Photo courtesy of NASA/JPL/Space Science Institute.

That’s why—throughout Juno’s journey—Wind River software handled mission-critical stuff like guidance, navigation, data transfers, engine burns, communications, and more.

“The vehicle is completely autonomous,” explained Hutchins, adding that it does depend on communications and instructions from pilots on the ground.

VxWorks is a so-called “real time” operating system specially created for applications that require rapid processing time (tenths of a second or less) and extreme reliability. On planet Earth, VxWorks runs literally billions of devices, from assembly line robots, to farming equipment to home wireless routers.

Out in space, if an on-board hourglass or beach ball had decided to spin in the critical moments as it prepared to fire its orbital engine, poor Juno might have sailed past Jupiter into interstellar space—$1 billion vanishing into the void.

This is why spacecraft software “must work flawlessly,” Hutchins pointed out.

VxWorks is running on a radiation-hardened RAD750 single-board computer, made by BAE and running PowerPC microarchitecture, specially made for satellites and spacecraft.
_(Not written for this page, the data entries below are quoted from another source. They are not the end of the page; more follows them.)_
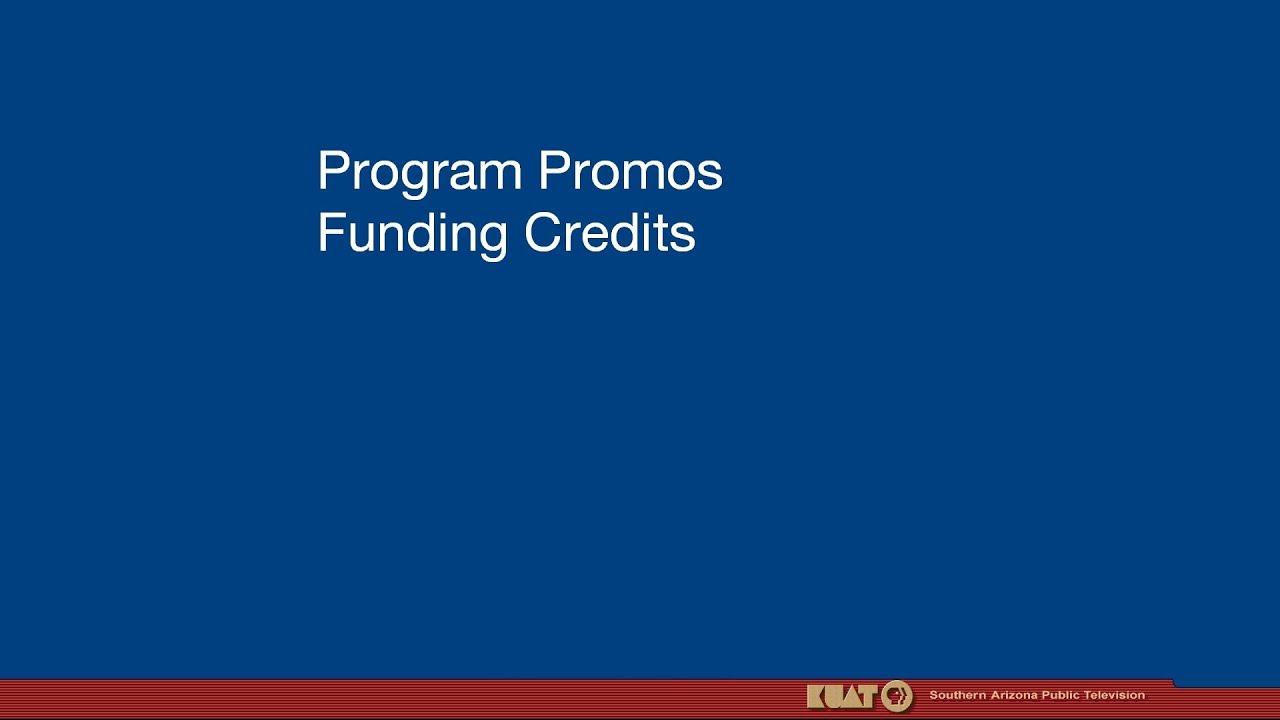 Program Promos
Funding Credits

KUAT Southern Arizona Public Television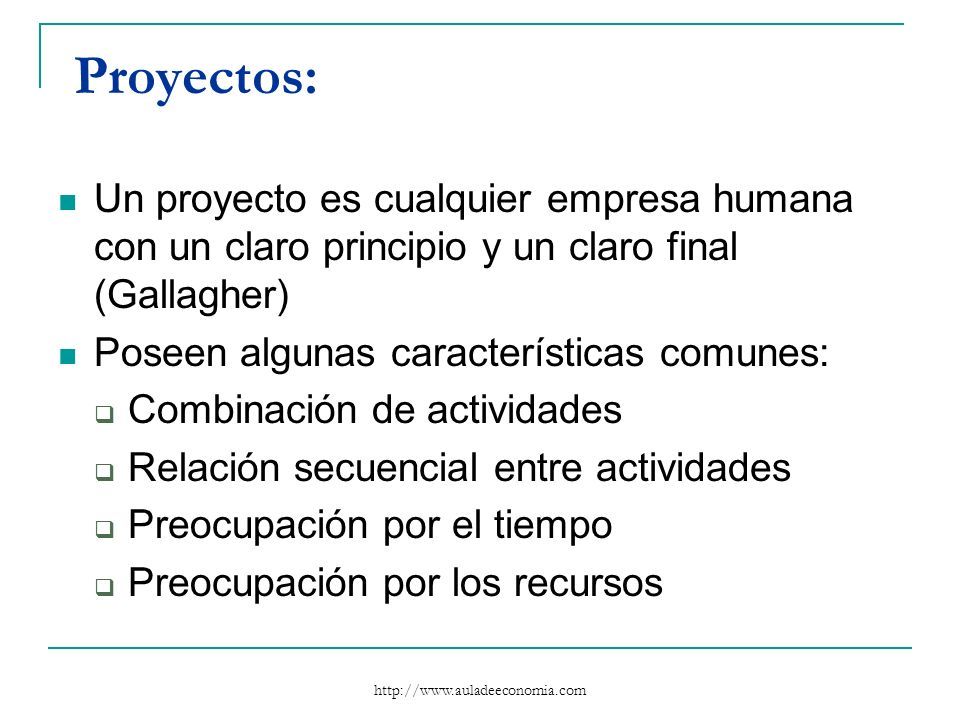 Proyectos:

- Un proyecto es cualquier empresa humana con un claro principio y un claro final (Gallagher)
- Poseen algunas características comunes:
  - Combinación de actividades
  - Relación secuencial entre actividades
  - Preocupación por el tiempo
  - Preocupación por los recursos

http://www.auladeeconomia.com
All of Juno’s critical electronics are armored inside a half-inch thick titanium box to shield them from Jupiter’s fierce radiation belt. Over the course of its mission, NASA calculates that Juno will be exposed to the equivalent of 100 million dental x-rays.

And the VxWorks code is remarkably “light.” Windows 10, for example, needs about 20 gigabytes to store the OS on a personal computer. Instead, the entire VxWorks OS consumes 20,000 times less, only about a megabyte of storage—less data than a typical smartphone photo.

Photo courtesy of NASA.
Photo courtesy of NASA/JPL/Space Science Institute.
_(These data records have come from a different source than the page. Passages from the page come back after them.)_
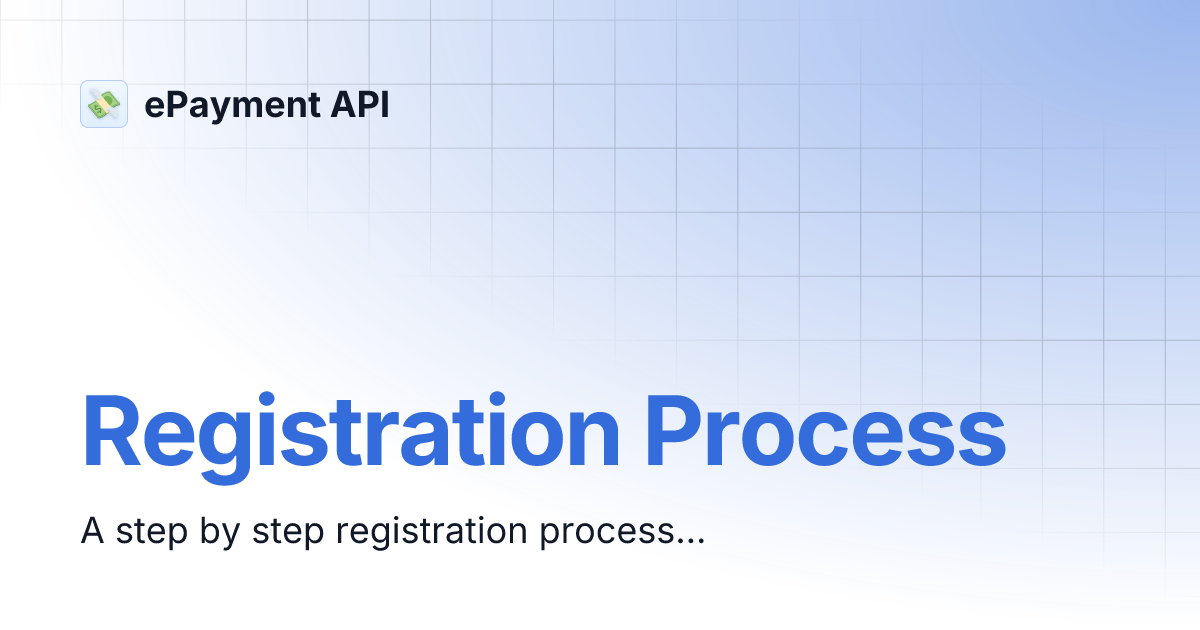 ePayment API

Registration Process

A step by step registration process...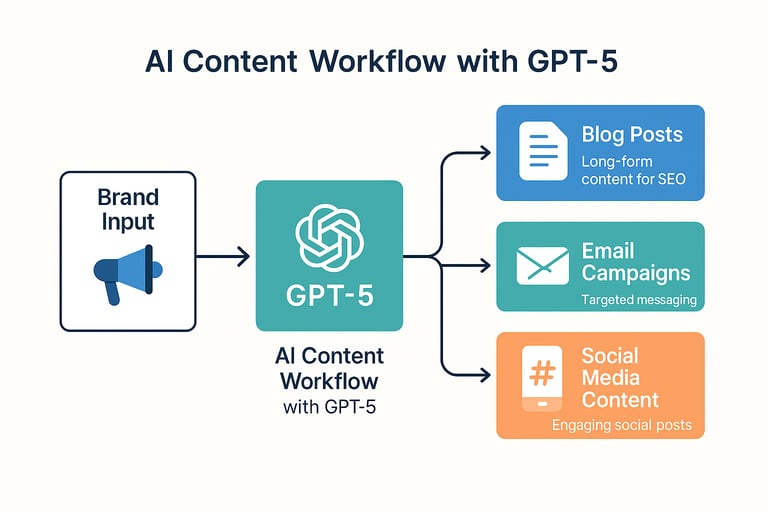 AI Content Workflow with GPT-5

Brand Input

GPT-5

AI Content Workflow with GPT-5

Blog Posts
Long-form content for SEO

Email Campaigns
Targeted messaging

#

Social Media Content
Engaging social posts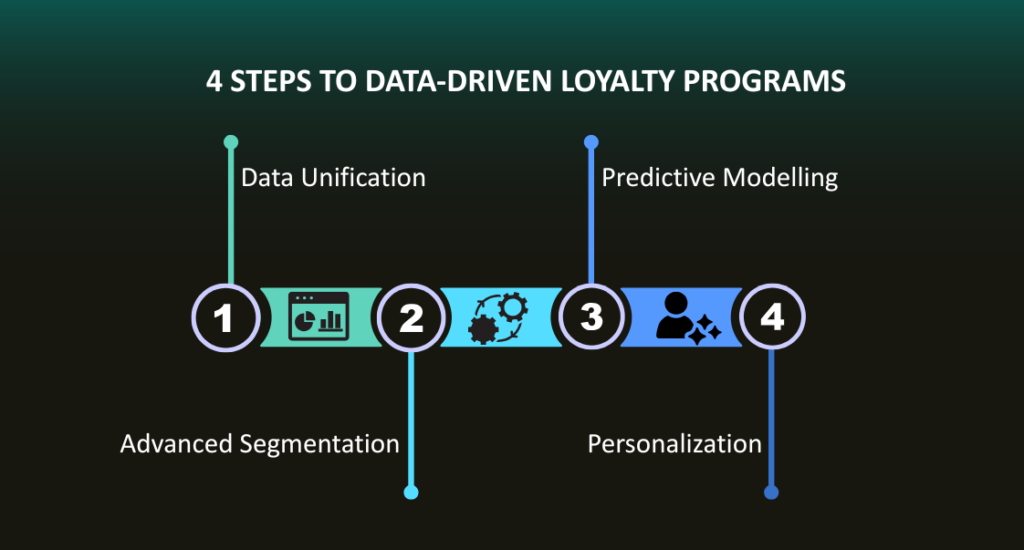 4 STEPS TO DATA-DRIVEN LOYALTY PROGRAMS

Data Unification

Predictive Modelling

1

2

3

4

Advanced Segmentation

Personalization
After its successful engine burn on Monday, July 11, Juno dropped into an orbit barely above Jupiter’s multi-hued clouds—a witch’s brew of swirling hydrogen, helium, methane, ammonia, hydrogen sulfide, and other nasty stuff.
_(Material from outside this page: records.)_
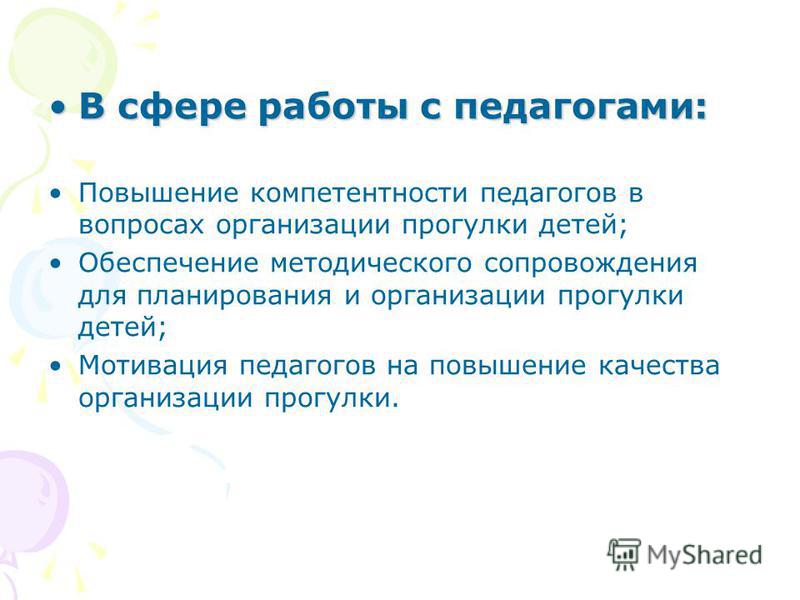 • В сфере работы с педагогами:

• Повышение компетентности педагогов в вопросах организации прогулки детей;
• Обеспечение методического сопровождения для планирования и организации прогулки детей;
• Мотивация педагогов на повышение качества организации прогулки.

MyShared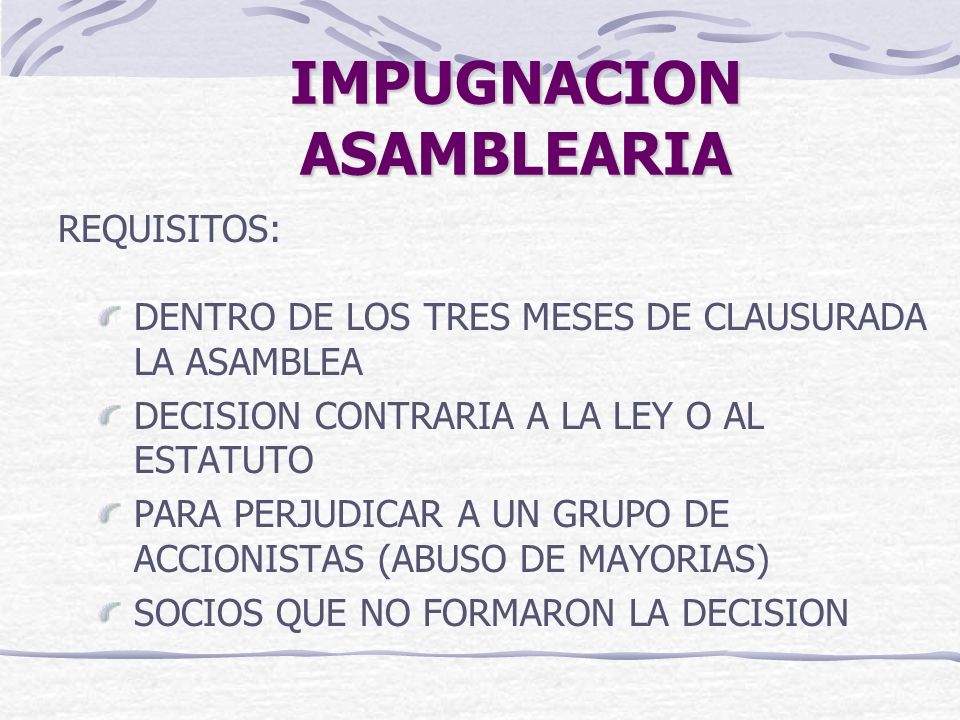 IMPUGNACION ASAMBLEARIA

REQUISITOS:

DENTRO DE LOS TRES MESES DE CLAUSURADA LA ASAMBLEA

DECISION CONTRARIA A LA LEY O AL ESTATUTO

PARA PERJUDICAR A UN GRUPO DE ACCIONISTAS (ABUSO DE MAYORIAS)

SOCIOS QUE NO FORMARON LA DECISION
And when the all-good radio ping arrived from Juno—48 minutes after the fact—flight engineers and scientists at NASA’s Jet Propulsion Laboratory in Pasadena, California burst into cheers, applause, and high-fives, the scene streamed lived online. The people at Wind River, though less in the spotlight, were no less pleased.

It’s a wonder to design a 4-ton high-tech craft and then fling it across the solar system to a perfect on-time rendezvous with another world.

But creating the software to help pull it off? That part is rocket science, too.

 

Editor’s note: VxWorks was also used in Mars Curiosity and Opportunity missions. After its closest encounter with Jupiter, VxWorks helped Juno speed away on a 53-day elliptical orbit. The New York Times reports that Juno will get close to Jupiter again on Aug 27, when it will turn on the camera and instruments to collect much anticipated scientific data. Engines will fire again on Oct. 19 to initiate a two-week orbit to collect even more valuable data about the gas giant.

Feature image of the Juno spacecraft being assembled in at the NASA Jet Propulsion Lab in California in 2010 is by NASA.